* Selected excerpt
Such talk of and demand for “rights” incurred some of Dabney harshest and most withering fire, including his criticism of the clamor for women’s suffrage.
There is a long passage from Dabney’s essay on equality and women’s suffrage (included in the volume) which deserves to be fully quoted:
The very axioms of American politics now are, that ‘all men are by nature equal,’ that all are inalienably ‘entitled to liberty and the pursuit of happiness,’ and that ‘the only just foundation of government is in the consent of the governed.’ There was a sense in which our fathers propounded these statements; but it is not the one in which they are now held by Americans. Our recent doctors of political science have retained these formularies of words as convenient masks under which to circulate a set of totally different, and indeed antagonistic notions; and they have succeeded perfectly. The new meanings of which the ‘Whigs’ of 1776 never dreamed are now the current ones. Those wise statesmen meant to teach that all men are morally equal in the sense of the Golden Rule: that while individual traits, rights, and duties vary widely in the different orders of political society, these different rights all have some moral basis; that the inferior has the same moral title (that of a common humanity and common relation to a benignant Heavenly Father) to have his rights—the rights of an inferior—duly respected, which the superior has to claim that his very different rights shall be respected.
The modern version is that there are no superiors or inferiors in society; that there is a mechanical equality; that all have specifically all the same rights; and that any other constitution is against natural justice. Next: when our wise fathers said that liberty is an inalienable, natural right, they meant by each one’s liberty the privilege to do such things as he, with his particular relations, ought to have a moral title to do; the particular things having righteous, natural limitations in every case, and much narrower limits in some cases than in others.

* Supplied material

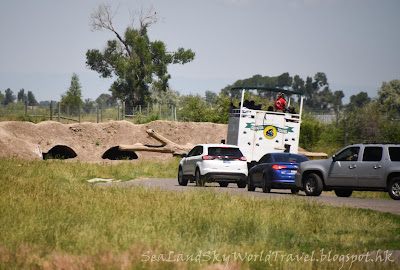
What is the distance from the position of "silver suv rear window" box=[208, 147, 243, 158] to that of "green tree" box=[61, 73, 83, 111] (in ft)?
264

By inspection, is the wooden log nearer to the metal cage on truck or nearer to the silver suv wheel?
the metal cage on truck

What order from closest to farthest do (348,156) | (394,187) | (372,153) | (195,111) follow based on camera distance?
(394,187) → (372,153) → (348,156) → (195,111)

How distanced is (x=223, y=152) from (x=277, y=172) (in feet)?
10.6

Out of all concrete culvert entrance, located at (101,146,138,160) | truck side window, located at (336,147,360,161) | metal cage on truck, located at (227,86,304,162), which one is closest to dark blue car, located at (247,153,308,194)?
truck side window, located at (336,147,360,161)

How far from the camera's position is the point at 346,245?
1147cm

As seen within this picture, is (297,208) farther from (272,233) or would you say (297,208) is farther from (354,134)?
(354,134)

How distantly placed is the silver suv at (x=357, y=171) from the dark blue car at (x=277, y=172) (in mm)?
618

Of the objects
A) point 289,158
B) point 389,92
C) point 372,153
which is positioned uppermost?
point 389,92

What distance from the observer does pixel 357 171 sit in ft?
70.3

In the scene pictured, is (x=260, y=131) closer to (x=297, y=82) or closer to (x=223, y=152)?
(x=223, y=152)

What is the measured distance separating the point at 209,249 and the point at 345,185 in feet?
41.6

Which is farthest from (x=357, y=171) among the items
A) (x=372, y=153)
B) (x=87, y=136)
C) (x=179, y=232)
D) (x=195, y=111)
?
(x=195, y=111)

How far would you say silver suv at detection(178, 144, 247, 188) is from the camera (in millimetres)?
25469

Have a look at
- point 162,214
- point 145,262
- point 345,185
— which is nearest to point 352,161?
point 345,185
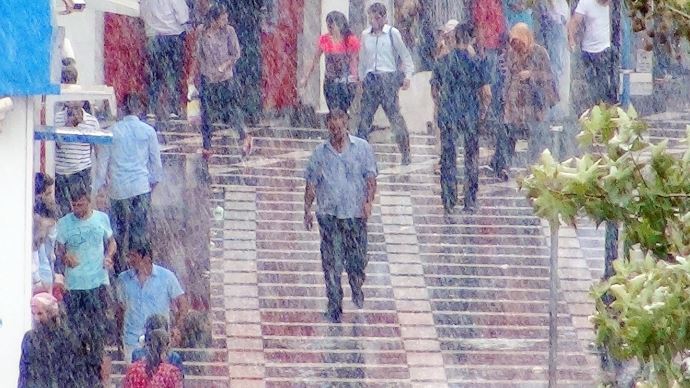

* The tasks
a: Answer these questions from the Dabney excerpt:
(i) What clamor did Dabney criticize as part of his attack on demands for "rights"?
(ii) Who, according to the quoted essay, never dreamed of the new meanings now current?
(iii) What does the modern version hold about superiors and inferiors in society?
b: Extract the part of the Dabney excerpt from "Such talk of" to "for women’s suffrage.".
The listing was drawn from a different source than the Dabney excerpt.

* Exercise solutions
a:
(i) The clamor for women's suffrage.
(ii) The 'Whigs' of 1776.
(iii) That there are no superiors or inferiors in society.

b:
Such talk of and demand for “rights” incurred some of Dabney harshest and most withering fire, including his criticism of the clamor for women’s suffrage.